Sequential simulated annealing for life-cycle optimization of nonlinear stochastic systems via arbitrary polynomial chaos expansion

Quantifying the uncertainties of engineering systems modeled as nonlinear oscillators subject to random excitation is a theoretically complex and computationally demanding task. Consequently, finding an optimal design of such systems considering their life-cycle performance is prohibitive with Monte Carlo simulation methods. In this paper, an efficient performance-based design optimization approach is developed for finding the optimal parameters of engineering systems modeled as nonlinear/hysteretic oscillators subject to stationary and non-stationary excitation. This novel approach utilizes an arbitrary polynomial chaos expansion to estimate the expected cost of failure without performing a computationally expensive integration over the hazard levels.

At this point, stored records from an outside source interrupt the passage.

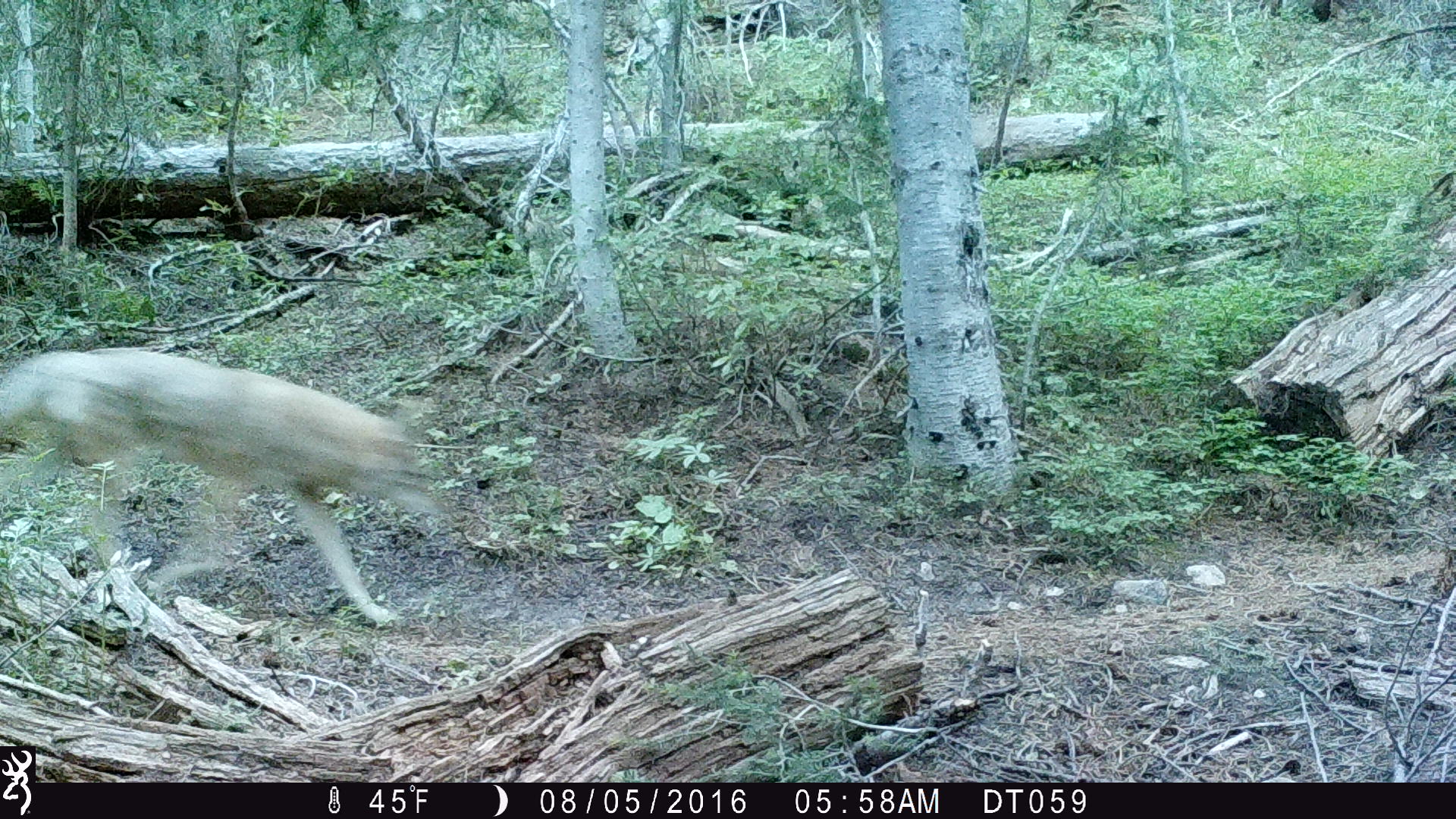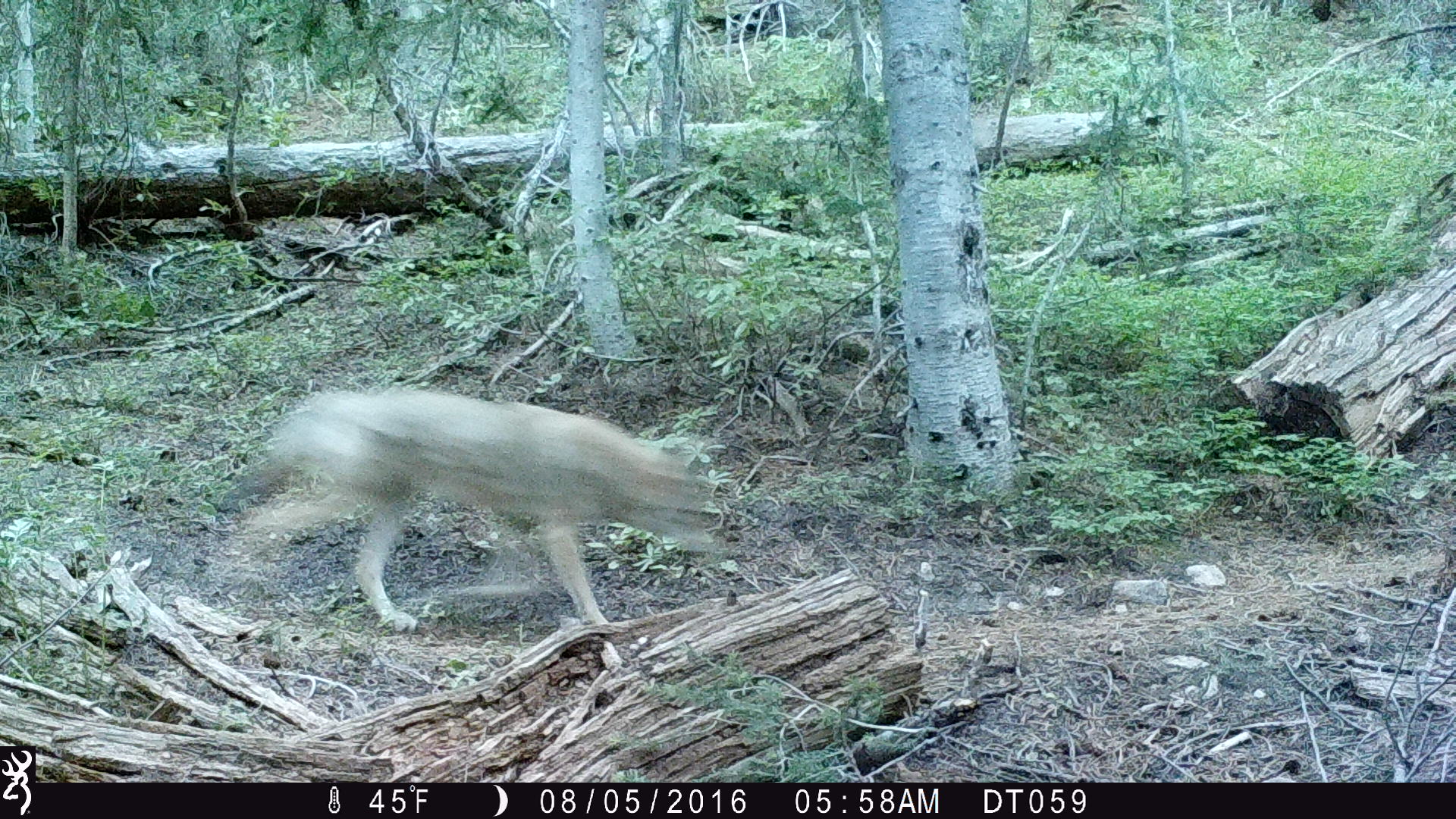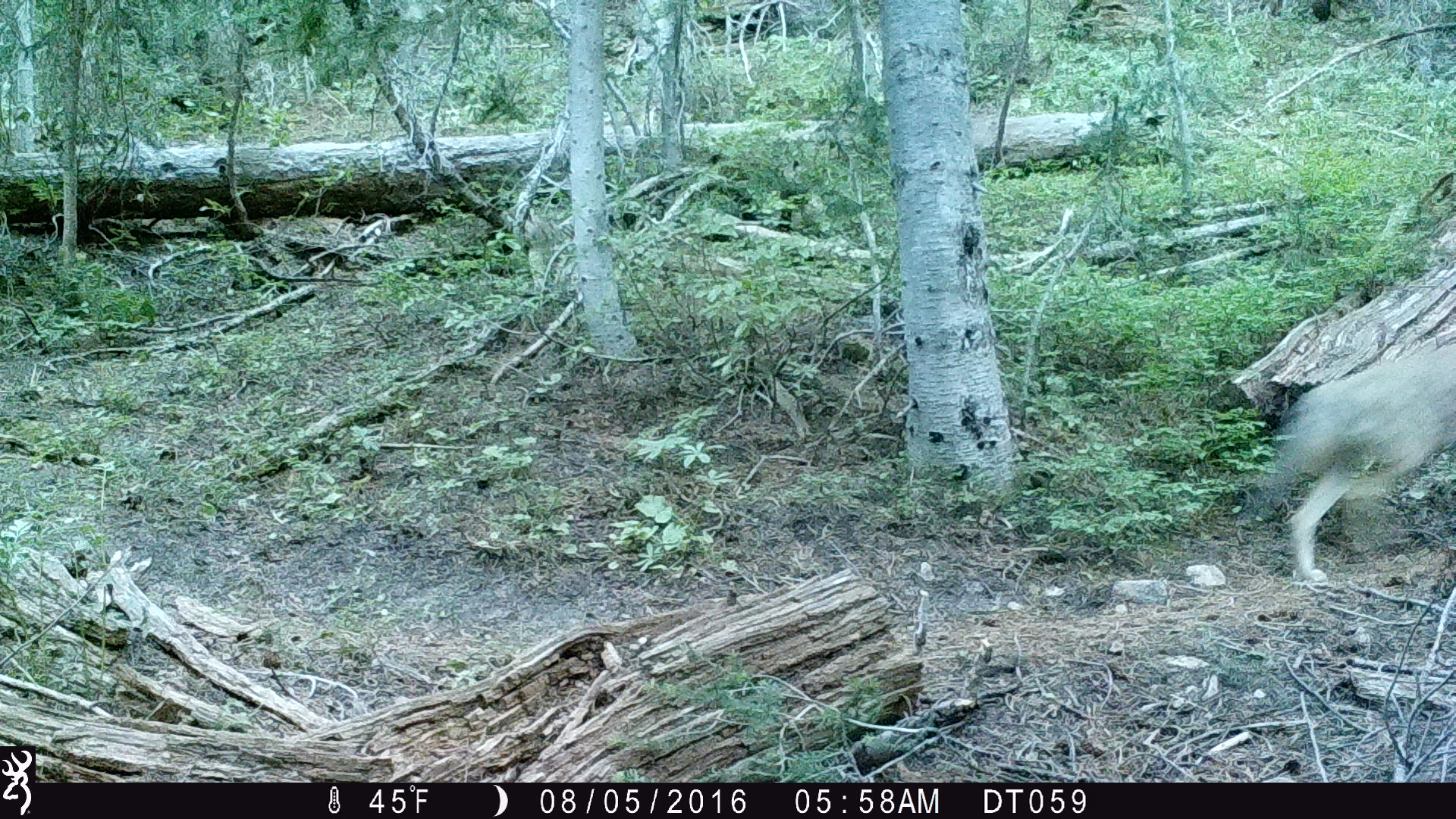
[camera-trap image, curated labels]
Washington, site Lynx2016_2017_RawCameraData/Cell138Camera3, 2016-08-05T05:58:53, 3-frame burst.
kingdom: Animalia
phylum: Chordata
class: Mammalia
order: Carnivora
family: Canidae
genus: Canis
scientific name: Canis latrans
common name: coyote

Moreover, we introduce a novel sequential heuristic optimization scheme based on simulated annealing to minimize the total expected cost over the structure life-cycle. Three examples are included in the paper to assess the developed optimization scheme. First, we use the developed framework to optimize a linear single-degree-of-freedom oscillator subject to broadband excitation. Second, a multi-degree-of-freedom oscillator with cubic nonlinearity in damping and stiffness, subject to stationary broadband excitation, is optimized to show the influence of the problem dimensionality in the optimization process. In the last example, a multi-story reinforced concrete shear building modeled as a multi-degree-of-freedom Bouc-Wen oscillator with stiffness and strength degradation and subject to multi-hazards modeled as stationary (wind excitation) and non-stationary (earthquake) stochastic processes, is optimized.